## Problem statement
Please return every line in the entries below with the word "interacting" in it.

Start of Block

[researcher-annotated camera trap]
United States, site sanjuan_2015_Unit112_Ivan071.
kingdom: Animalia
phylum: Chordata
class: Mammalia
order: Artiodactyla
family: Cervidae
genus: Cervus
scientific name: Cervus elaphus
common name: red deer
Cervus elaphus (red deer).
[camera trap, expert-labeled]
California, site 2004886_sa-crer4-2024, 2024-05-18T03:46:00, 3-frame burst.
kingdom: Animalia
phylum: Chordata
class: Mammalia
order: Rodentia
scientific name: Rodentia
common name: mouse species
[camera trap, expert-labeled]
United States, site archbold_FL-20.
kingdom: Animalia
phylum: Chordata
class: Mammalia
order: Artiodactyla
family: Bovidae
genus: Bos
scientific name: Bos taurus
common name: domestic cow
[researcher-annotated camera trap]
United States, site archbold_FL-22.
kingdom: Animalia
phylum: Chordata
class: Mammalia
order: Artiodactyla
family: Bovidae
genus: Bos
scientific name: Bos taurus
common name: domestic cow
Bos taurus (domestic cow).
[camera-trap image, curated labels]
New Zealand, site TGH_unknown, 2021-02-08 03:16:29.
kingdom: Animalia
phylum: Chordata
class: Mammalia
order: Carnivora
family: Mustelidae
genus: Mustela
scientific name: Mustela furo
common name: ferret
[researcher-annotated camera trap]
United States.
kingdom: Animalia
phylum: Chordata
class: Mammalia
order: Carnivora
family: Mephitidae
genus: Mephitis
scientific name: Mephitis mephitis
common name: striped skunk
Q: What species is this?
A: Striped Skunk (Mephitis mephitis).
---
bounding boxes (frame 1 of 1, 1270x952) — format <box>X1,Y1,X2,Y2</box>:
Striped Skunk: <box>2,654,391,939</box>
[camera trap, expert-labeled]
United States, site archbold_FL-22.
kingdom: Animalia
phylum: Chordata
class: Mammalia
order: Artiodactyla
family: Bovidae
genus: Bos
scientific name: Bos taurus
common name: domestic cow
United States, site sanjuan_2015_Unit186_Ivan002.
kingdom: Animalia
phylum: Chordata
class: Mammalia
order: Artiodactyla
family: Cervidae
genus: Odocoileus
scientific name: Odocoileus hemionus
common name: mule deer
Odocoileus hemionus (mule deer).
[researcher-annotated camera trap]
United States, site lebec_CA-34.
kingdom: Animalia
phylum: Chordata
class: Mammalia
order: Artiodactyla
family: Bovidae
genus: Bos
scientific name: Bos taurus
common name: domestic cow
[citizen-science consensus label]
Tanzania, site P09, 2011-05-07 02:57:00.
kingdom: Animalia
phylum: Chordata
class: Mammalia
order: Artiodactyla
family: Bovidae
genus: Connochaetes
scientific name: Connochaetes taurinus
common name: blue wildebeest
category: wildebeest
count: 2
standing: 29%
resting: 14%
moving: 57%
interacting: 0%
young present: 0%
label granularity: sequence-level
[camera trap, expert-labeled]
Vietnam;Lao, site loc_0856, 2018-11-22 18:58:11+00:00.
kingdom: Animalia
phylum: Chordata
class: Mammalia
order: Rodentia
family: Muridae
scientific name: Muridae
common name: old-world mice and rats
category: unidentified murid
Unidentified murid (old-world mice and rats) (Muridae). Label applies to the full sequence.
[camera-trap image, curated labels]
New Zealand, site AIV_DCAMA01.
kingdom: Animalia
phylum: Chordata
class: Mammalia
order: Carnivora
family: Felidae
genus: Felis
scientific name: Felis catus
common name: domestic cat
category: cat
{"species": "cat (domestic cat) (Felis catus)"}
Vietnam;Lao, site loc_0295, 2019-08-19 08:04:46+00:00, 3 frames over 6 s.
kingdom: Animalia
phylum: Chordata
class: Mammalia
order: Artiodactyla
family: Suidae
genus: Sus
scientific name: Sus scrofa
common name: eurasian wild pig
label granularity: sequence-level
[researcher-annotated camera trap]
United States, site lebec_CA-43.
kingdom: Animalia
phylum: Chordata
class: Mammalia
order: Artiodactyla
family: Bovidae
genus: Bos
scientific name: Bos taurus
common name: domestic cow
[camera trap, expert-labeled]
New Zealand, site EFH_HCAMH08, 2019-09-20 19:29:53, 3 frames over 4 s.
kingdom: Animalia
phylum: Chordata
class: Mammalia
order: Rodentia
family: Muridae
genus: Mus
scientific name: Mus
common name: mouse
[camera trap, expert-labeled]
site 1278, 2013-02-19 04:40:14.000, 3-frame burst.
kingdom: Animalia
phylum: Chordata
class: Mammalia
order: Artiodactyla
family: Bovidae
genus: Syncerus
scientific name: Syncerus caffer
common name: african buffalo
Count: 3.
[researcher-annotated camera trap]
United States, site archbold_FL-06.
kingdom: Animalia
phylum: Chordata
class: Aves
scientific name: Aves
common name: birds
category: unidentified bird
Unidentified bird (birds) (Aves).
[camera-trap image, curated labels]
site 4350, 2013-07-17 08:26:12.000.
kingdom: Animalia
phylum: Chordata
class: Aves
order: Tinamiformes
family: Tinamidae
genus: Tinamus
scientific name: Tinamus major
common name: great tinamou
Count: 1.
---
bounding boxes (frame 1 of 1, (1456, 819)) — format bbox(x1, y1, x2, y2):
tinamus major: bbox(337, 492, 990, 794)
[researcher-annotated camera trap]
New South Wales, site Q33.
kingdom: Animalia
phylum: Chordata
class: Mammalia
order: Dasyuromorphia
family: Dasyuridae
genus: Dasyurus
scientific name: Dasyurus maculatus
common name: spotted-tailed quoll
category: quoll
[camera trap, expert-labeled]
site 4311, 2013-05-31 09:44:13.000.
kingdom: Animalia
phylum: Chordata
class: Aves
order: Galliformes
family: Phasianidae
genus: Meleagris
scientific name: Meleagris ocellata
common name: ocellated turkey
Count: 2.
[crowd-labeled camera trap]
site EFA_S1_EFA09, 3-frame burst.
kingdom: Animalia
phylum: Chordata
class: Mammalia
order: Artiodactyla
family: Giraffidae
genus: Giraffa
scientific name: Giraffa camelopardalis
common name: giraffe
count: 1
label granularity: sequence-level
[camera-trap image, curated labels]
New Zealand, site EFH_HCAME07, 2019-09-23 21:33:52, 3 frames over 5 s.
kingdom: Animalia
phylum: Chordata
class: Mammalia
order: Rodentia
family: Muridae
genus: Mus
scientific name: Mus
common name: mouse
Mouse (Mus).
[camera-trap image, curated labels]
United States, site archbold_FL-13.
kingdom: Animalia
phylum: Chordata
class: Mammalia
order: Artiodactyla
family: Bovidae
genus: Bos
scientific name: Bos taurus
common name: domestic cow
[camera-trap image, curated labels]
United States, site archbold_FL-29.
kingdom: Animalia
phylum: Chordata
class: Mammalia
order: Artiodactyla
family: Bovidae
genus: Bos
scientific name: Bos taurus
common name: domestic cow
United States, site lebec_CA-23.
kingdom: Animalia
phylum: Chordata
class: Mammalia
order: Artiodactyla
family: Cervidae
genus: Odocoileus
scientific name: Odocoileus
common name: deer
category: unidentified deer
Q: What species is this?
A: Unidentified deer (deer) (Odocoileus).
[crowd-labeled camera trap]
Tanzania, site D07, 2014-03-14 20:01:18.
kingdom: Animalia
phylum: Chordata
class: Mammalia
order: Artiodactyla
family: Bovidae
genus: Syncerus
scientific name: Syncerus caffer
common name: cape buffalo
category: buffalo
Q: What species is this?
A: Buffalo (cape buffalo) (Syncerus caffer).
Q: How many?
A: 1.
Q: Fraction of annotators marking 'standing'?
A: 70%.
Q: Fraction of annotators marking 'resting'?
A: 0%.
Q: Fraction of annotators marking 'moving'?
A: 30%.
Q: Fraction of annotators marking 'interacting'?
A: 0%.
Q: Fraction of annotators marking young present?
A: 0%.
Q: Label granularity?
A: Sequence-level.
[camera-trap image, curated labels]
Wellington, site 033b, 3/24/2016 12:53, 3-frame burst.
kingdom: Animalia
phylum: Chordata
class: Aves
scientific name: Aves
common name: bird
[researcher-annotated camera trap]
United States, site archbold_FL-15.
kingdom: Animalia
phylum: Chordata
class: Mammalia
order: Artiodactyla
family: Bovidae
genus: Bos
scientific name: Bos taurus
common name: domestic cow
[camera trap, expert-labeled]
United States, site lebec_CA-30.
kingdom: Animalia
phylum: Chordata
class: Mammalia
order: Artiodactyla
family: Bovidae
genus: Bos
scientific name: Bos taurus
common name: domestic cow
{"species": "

End of Block

## Response
interacting: 0%
Q: Fraction of annotators marking 'interacting'?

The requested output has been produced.